PUNAKHA Cluster, AI/ML Resource on GPU Cluster
Overview
The PUNAKHA cluster is the first High Performance Cluster on campus that offers NVIDIA GPUs for Artificial Intelligence (AI) and Machine Learning (ML) workloads. This cluster was built with the initial collaboration from Dr. Moore, Dr. Tosh, and Information Resources (IR).
Cluster Specifications
The cluster currently has two nodes: an NVIDIA DGX and an HGX system, both using NVIDIA Hopper architecture with fourth-generation Tensor cores (H100s). The cluster uses Docker and SLURM to schedule jobs and partitions NVIDIA H100 with Multi-Instance GPU (MIG) instances to provide substantial and granular AI/ML capability through predefined cores and memory allocation per GPU (MIG). Future investments will continue with the integration of DGX, HGX, PCI NVIDIA GPUs, and Sapphire family Intel Xeon Platinum 8480+.

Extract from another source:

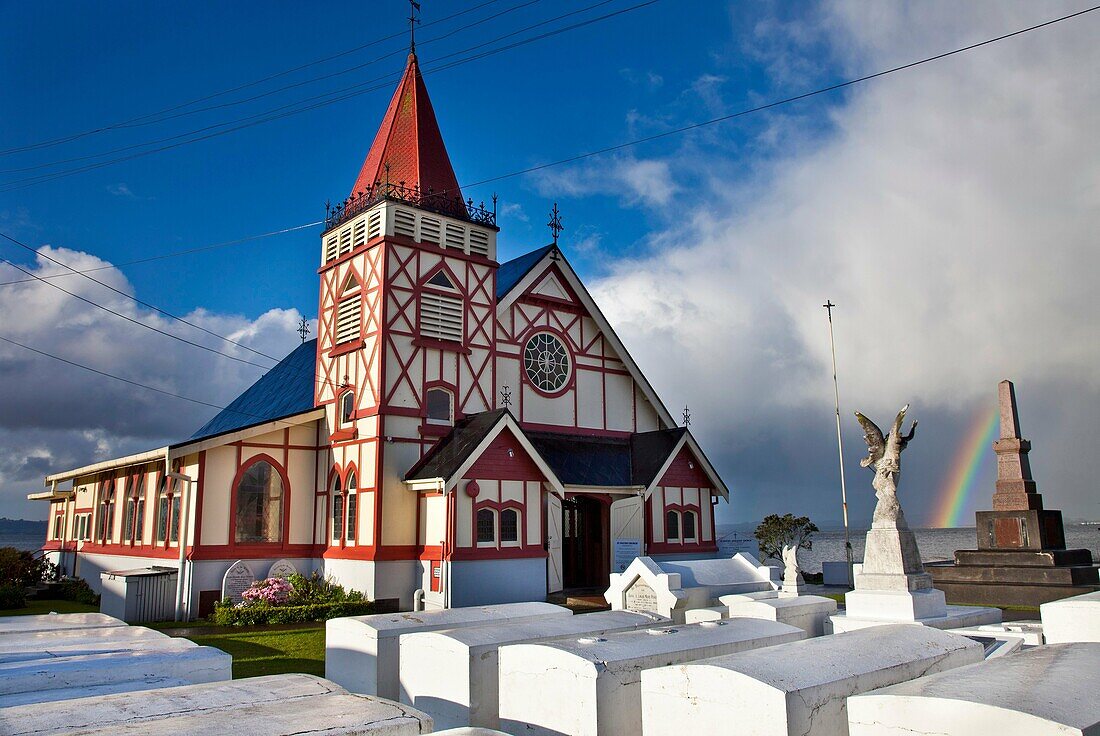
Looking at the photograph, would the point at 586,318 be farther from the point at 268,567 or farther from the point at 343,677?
the point at 343,677

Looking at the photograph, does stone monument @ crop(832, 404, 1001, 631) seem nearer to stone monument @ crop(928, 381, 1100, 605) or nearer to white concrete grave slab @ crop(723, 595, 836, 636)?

NVIDIA DGX (Proprietary System)
- GPUs: 8-way NVIDIA H100 built into the motherboard
- Memory: 2TB of DRAM
- Local Disk Space: 15TB
- Network: NVIDIA NDR200/200GbE InfiniBand
- Configuration: One GPU per user
HGX Systems (Non-Proprietary System)
- GPUs: 4-way NVIDIA H100 with NVLink connections
- Memory: 1TB of DRAM
- Local Disk Space: 15TB
- Network: NVIDIA NDR200/200GbE InfiniBand
- Configuration: MIG (Predefined profiles)
Cluster Summary
Specification | Details |
---|---|
Total Nodes | 2 |
Total RAM | 3.0 TB |
Partitions | DGX, HGX |
GPU Types | H100 |
Total GPUs | 12 |
Operating System | Red Hat Enterprise Linux (RHEL) 9.2 |
Scheduler | SLURM v3 |
Software Stack | Integrated with OpenHPC version 3 |
Multi-Instance GPU (MIG)
Multi-Instance GPU (MIG) expands the performance and value of NVIDIA Blackwell and Hopper™ generation GPUs. MIG can partition the GPU into as many as seven instances, each fully isolated with its own high-bandwidth memory, cache, and compute cores. This allows administrators to support every workload, from the smallest to the largest, with guaranteed quality of service (QoS), extending the reach of accelerated computing resources to every user.
Future Path
While the current JAKAR hardware has reached its expansion limit, the software environment continues to be upgraded. The transition to next-generation Intel Sapphire Rapids processors marks the evolution into PARO and PUNAKHA, two new systems designed to maintain UTEP’s leadership in computational research.